Einträge zu räumlichen Fragen:
____________________

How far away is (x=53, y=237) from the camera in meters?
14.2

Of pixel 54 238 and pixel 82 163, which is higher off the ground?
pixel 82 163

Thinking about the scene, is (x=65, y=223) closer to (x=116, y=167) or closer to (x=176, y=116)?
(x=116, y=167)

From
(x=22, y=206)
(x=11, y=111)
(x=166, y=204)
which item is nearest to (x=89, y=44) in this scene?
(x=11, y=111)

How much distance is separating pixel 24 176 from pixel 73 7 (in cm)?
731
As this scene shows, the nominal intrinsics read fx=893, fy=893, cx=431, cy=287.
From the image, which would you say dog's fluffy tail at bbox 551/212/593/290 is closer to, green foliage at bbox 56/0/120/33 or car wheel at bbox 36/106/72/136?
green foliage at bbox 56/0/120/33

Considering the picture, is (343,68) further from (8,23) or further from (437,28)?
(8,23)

____________________

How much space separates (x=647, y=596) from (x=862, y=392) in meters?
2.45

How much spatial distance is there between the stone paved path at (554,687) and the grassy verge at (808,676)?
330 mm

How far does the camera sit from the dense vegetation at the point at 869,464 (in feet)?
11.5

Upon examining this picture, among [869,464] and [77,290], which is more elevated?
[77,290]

____________________

Sammle aus den Datensätzen alle Zeilen, in denen die Zeichenfolge "pixel" vorkommt.

### Vollständige Lösung
Of pixel 54 238 and pixel 82 163, which is higher off the ground?
pixel 82 163
How much distance is separating pixel 24 176 from pixel 73 7 (in cm)?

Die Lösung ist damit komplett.